Pour autant, il faut aussi en déduire des axes d’actions pour l’avenir

  1. Aménager l’espace public en pensant à tous les piétons, familles avec poussettes, enfants qui courent, séniors, personnes à mobilités réduites. Concevoir notre espace partagé à partir des usagers les plus fragiles, c’est le penser pour tous. Les zones de rencontres dans des quartiers très fréquentés ou au contraire très résidentiels sont l’un des éléments de la ville apaisée, moins bruyante et moins polluée.
  2. Aider les habitants d’Ile-de-France à se passer davantage de la voiture dans leurs trajets quotidiens, en les accompagnant, pour que cela soit vécu non comme une privation mais bien comme une libération. Il faut offrir des alternatives, dans un cadre de gouvernance renouvelé et amélioré pour élaborer une politique des déplacements sur deux échelles, celle de la zone dense (la métropole) et celle de la région.
  3. Œuvrer sans relâche pour les transports collectifs. Cela coûte de l’argent, mais c’est un investissement  vertueux pour les générations à venir. Les prolongements du tramway porte d’Asnières et de la ligne 14 à Saint-Ouen en 2017 ne doivent être que les précurseurs d’un plan d’ensemble comprenant le plan de mobilisation du Conseil régional et le Grand paris Express. A ce titre le prolongement de la ligne 10 au sud (Ivry) doit devenir une priorité forte. En tout cas, il nous est interdit de renoncer à l’ambition, quitte à dégager de nouvelles recettes pour financer les projets.
  4. Poursuivre la mise en place de la gamme complète des mobilités. Il faut jouer sur toutes les touches du clavier. Velib’, Autolib, Autopartage, covoiturage, transport fluvial de marchandises, fret par tramway, tous les outils concourent à inventer la ville mobile de demain. Les rabattements vers les gares existantes et à construire – en facilitant tous les types de déplacements vers les gares et pas seulement le stationnement –  sont une condition pour réussir cet éventail des possibilités.

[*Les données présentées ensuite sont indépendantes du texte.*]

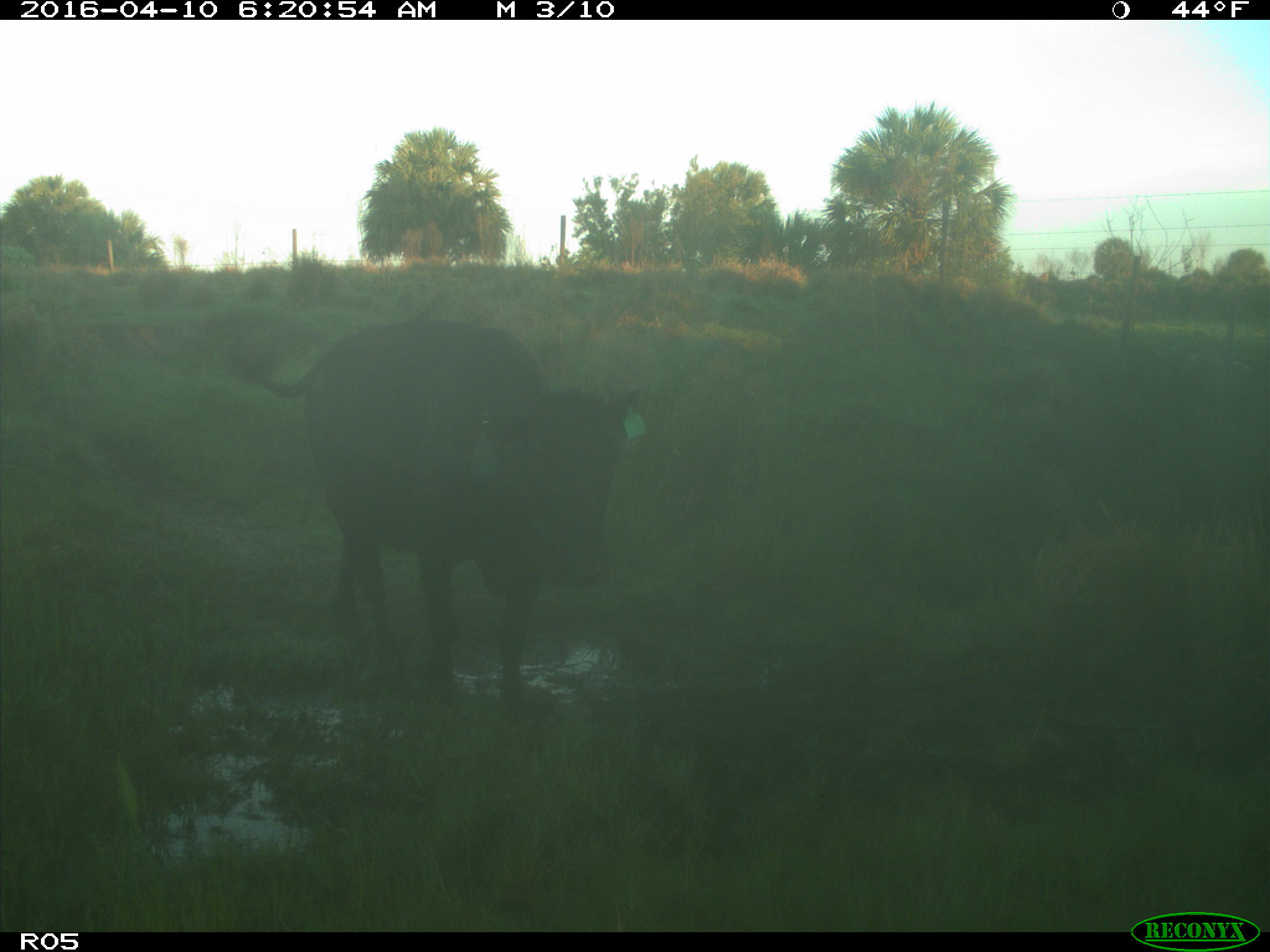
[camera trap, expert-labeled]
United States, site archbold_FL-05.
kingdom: Animalia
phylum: Chordata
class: Mammalia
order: Artiodactyla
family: Bovidae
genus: Bos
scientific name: Bos taurus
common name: domestic cow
Bos taurus (domestic cow).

  5. Innover, pour avancer. Rien de pire que le statu quo, même s’il faut bousculer les mentalités ou les idées reçues. Par petites touches, une volonté se dessine ainsi : le cédez le passage avec prudence à droite pour les vélos, un tarif social de stationnement pour les travailleurs de nuit, une flotte de bus électrique ou hybride, de nouveaux enrobés phoniques pour lutter contre le bruit… Les innovations technologiques et réglementaires doivent être mises au service d’une politique efficace et un service public des déplacements sous toutes leurs formes.

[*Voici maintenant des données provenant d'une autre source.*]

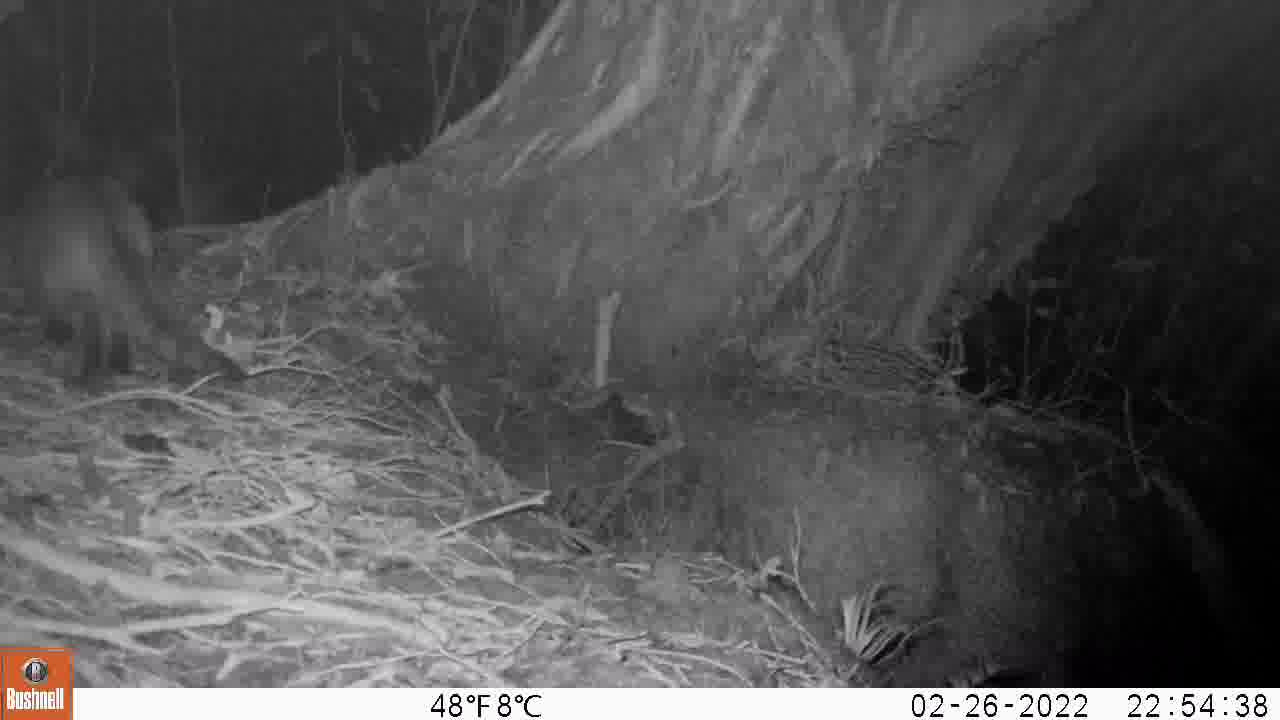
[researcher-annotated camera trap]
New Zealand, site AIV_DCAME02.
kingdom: Animalia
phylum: Chordata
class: Mammalia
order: Carnivora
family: Felidae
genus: Felis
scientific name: Felis catus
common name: domestic cat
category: cat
Cat (domestic cat) (Felis catus).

Ce que nous montrent les enquêtes sur les déplacements, c’est que les franciliens demandent un service public qui ne se résume pas aux transports collectifs, mais un vrai service public global, généreux, exhaustif de toutes les mobilités. Nous en avons posé beaucoup de fondements, tracé les grandes lignes de force, inventé une bonne partie des outils – la mise en cohérence à l’échelon pertinent est l’un des grands enjeux de la période à venir.